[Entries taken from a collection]
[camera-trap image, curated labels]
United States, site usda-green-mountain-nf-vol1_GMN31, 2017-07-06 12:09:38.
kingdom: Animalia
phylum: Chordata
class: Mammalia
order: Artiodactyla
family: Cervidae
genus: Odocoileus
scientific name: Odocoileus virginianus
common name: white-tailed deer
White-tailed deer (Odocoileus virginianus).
==
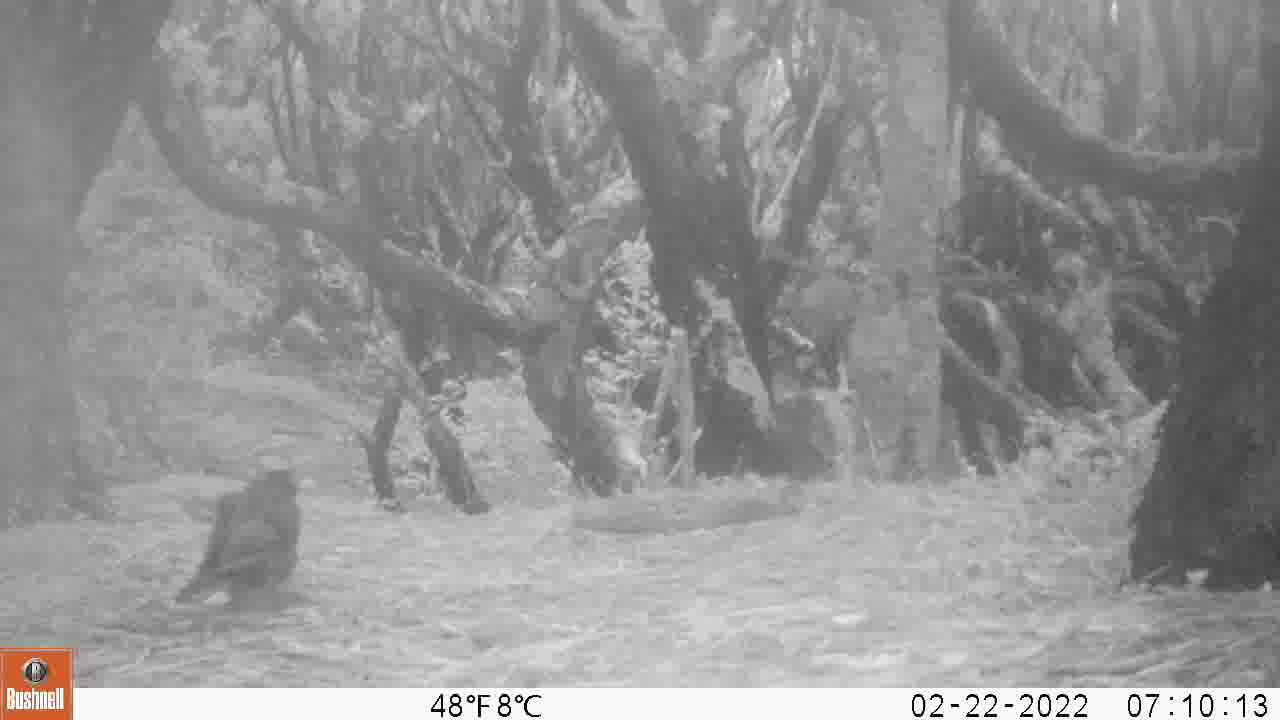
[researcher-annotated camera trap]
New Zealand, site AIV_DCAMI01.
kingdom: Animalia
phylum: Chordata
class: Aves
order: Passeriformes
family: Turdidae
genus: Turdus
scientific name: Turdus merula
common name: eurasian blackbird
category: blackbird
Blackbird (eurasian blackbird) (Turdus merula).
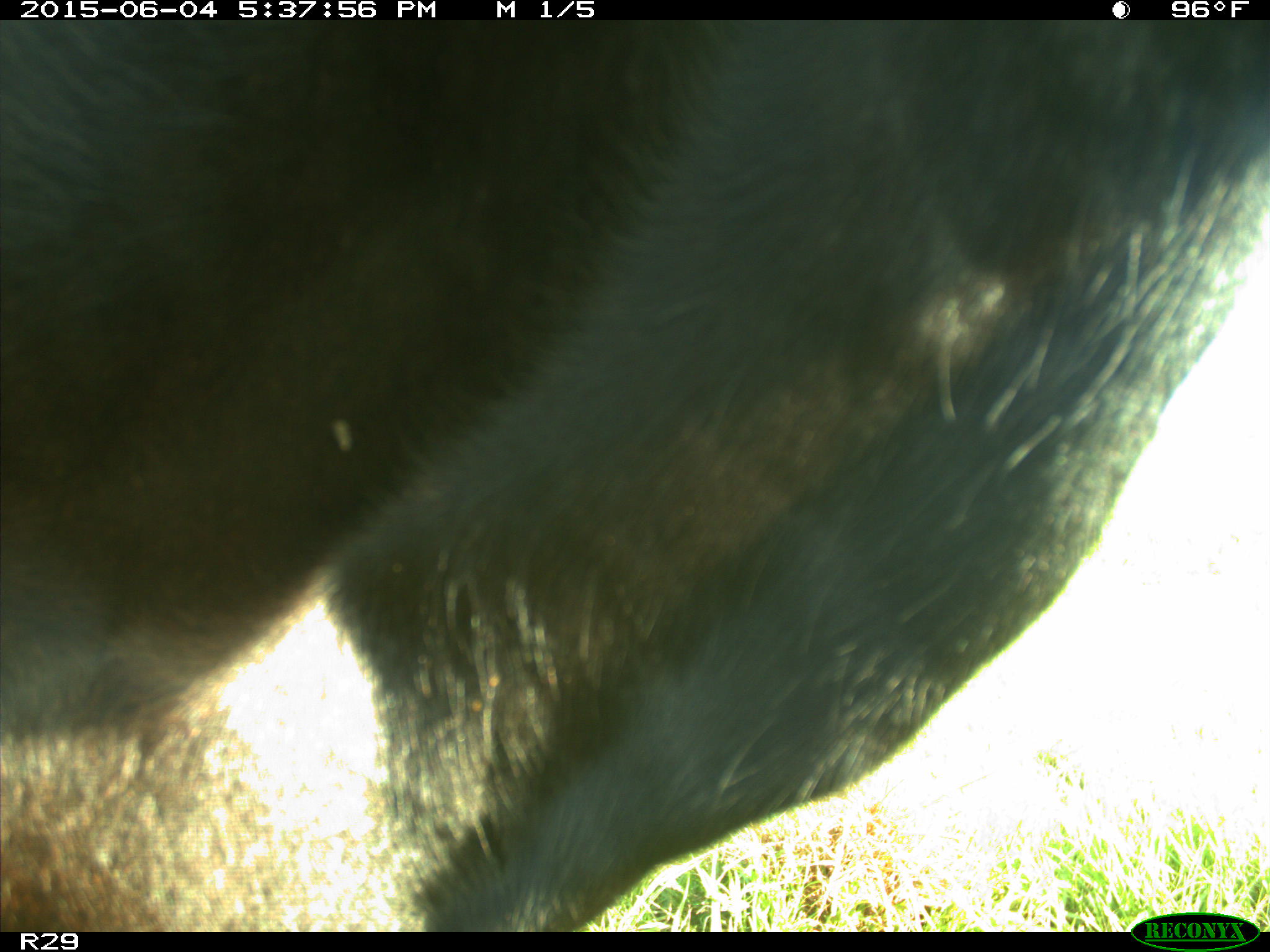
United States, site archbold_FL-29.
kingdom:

Task item
Copy down every line of the entries containing the word "site".

The answer
United States, site usda-green-mountain-nf-vol1_GMN31, 2017-07-06 12:09:38.
New Zealand, site AIV_DCAMI01.
United States, site archbold_FL-29.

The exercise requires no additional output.